Hospitals: Waiting Lists

(asked on 23rd October 2017) - View Source

Question to the Department of Health and Social Care:

To ask the Secretary of State for Health, with reference to paragraph 2.33 of the Operating Framework for the NHS, whether it remains Government policy that minimum waits must take account of the healthcare needs of individual patients.


Answered by
Philip Dunne Portrait
Philip Dunne
This question was answered on 31st October 2017

The Operating Framework for the National Health Service for 2012/13 that the Department published in November 2011 is no longer current. NHS Operating Planning and Contracting Guidance for 2017-19 is the current operating guidance. Patients are treated based on clinical assessment of priority.

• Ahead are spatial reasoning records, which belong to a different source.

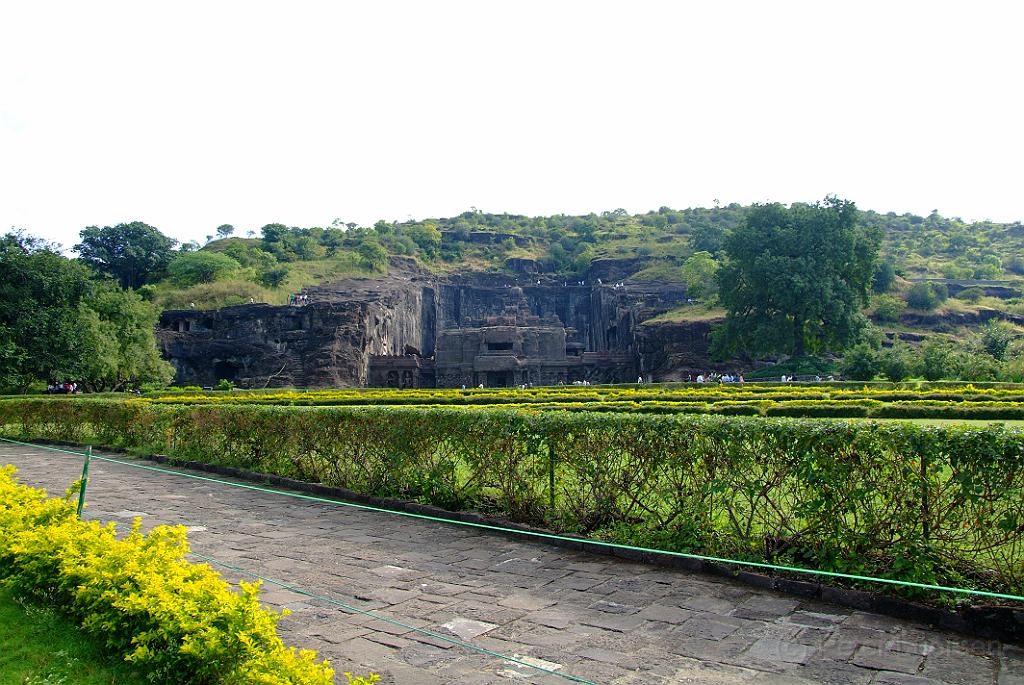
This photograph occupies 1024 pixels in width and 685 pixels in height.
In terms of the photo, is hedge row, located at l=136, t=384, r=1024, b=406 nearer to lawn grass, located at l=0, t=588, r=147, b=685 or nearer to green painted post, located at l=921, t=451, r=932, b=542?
green painted post, located at l=921, t=451, r=932, b=542

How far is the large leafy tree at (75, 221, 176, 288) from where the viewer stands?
6769 cm

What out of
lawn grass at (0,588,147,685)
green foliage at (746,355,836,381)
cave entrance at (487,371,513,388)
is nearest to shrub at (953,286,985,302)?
green foliage at (746,355,836,381)

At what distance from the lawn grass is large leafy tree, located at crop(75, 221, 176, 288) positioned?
71398 mm

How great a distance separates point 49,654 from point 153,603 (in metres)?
0.68

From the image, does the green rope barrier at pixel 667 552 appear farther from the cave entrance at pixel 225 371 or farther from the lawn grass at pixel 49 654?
the cave entrance at pixel 225 371

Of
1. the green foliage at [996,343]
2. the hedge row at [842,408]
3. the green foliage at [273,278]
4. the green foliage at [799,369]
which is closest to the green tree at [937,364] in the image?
the green foliage at [996,343]

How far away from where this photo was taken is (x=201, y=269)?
63.2m

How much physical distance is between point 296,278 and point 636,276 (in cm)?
3315

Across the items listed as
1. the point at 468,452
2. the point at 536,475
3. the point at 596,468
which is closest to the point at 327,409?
the point at 468,452

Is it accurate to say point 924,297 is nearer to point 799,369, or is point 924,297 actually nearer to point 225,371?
point 799,369

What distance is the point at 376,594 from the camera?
613 centimetres

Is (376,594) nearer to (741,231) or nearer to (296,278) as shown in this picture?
(741,231)

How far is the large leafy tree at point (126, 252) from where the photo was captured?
6769 centimetres

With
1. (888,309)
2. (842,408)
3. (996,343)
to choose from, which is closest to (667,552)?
(842,408)
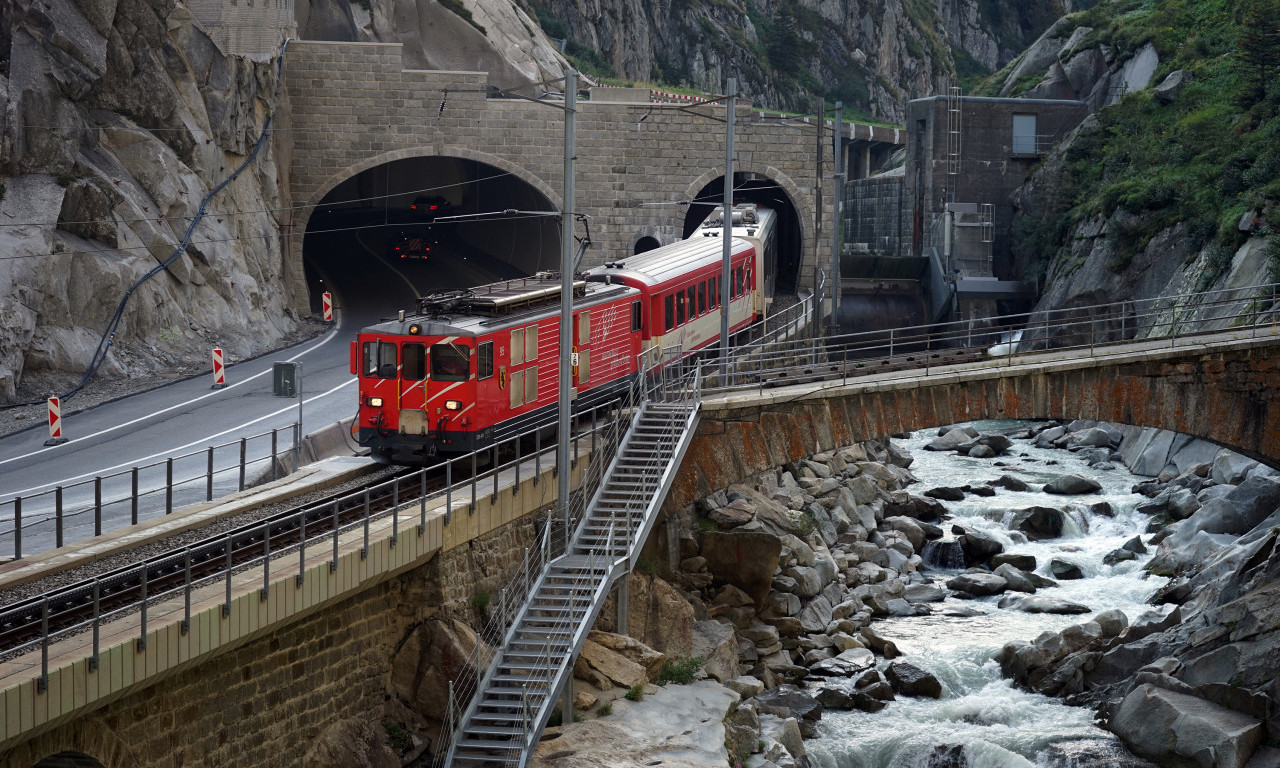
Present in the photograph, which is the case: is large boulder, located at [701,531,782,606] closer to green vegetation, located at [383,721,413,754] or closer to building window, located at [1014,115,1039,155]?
green vegetation, located at [383,721,413,754]

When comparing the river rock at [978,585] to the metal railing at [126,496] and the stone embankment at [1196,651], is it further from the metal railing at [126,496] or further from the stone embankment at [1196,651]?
the metal railing at [126,496]

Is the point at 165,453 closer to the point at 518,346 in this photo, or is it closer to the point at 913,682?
the point at 518,346

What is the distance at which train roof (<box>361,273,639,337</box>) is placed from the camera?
22.7 metres

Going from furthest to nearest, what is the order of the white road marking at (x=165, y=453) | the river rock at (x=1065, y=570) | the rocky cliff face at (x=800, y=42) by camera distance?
1. the rocky cliff face at (x=800, y=42)
2. the river rock at (x=1065, y=570)
3. the white road marking at (x=165, y=453)

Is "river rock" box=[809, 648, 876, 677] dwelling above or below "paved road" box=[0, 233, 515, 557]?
below

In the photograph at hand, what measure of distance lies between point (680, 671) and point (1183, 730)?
8282mm

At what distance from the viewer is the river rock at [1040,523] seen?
3656cm

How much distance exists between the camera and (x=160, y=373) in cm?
3678

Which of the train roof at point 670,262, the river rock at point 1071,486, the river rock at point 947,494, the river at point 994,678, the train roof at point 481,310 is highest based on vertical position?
the train roof at point 670,262

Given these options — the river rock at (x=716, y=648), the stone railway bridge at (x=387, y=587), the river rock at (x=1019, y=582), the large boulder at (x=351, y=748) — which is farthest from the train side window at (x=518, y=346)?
the river rock at (x=1019, y=582)

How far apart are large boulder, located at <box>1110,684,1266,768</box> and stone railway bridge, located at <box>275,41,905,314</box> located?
2573 centimetres

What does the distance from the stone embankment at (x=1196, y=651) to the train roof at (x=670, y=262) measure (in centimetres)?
1086

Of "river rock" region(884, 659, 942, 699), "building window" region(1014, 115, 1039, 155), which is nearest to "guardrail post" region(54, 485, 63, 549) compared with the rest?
"river rock" region(884, 659, 942, 699)

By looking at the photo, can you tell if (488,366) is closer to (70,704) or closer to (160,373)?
(70,704)
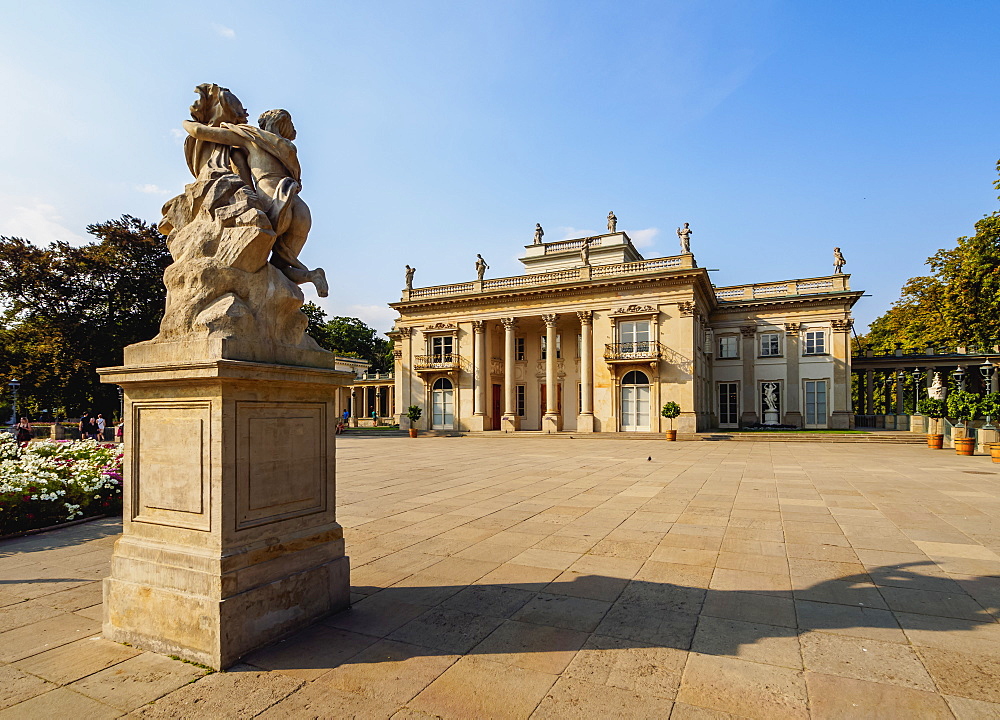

The NHS Constitution outlines that patients have a right to start consultant-led treatment within a maximum of 18 weeks from referral for non-urgent conditions. If this is not possible, the NHS must take all reasonable steps to offer a suitable alternative provider that can treat them sooner, if this is clinically appropriate and it is what the patient wants. Clinical priority is the main determinant of when patients should be treated followed by the chronological order of when they were added to the list. Clinicians should make decisions about patients’ treatment and patients should not experience undue delay at any stage of their referral, diagnosis or treatment.